* 과제 안내 *
아래의 모든 줄을 빈 줄은 빼고 번호 목록으로 정리하세요.
+++ 주어진 자료 +++
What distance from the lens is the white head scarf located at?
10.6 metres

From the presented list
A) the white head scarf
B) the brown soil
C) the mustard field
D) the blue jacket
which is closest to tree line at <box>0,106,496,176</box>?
+++
* 전체 답변 *
1. What distance from the lens is the white head scarf located at?
2. 10.6 metres
3. From the presented list
4. A) the white head scarf
5. B) the brown soil
6. C) the mustard field
7. D) the blue jacket
8. which is closest to tree line at <box>0,106,496,176</box>?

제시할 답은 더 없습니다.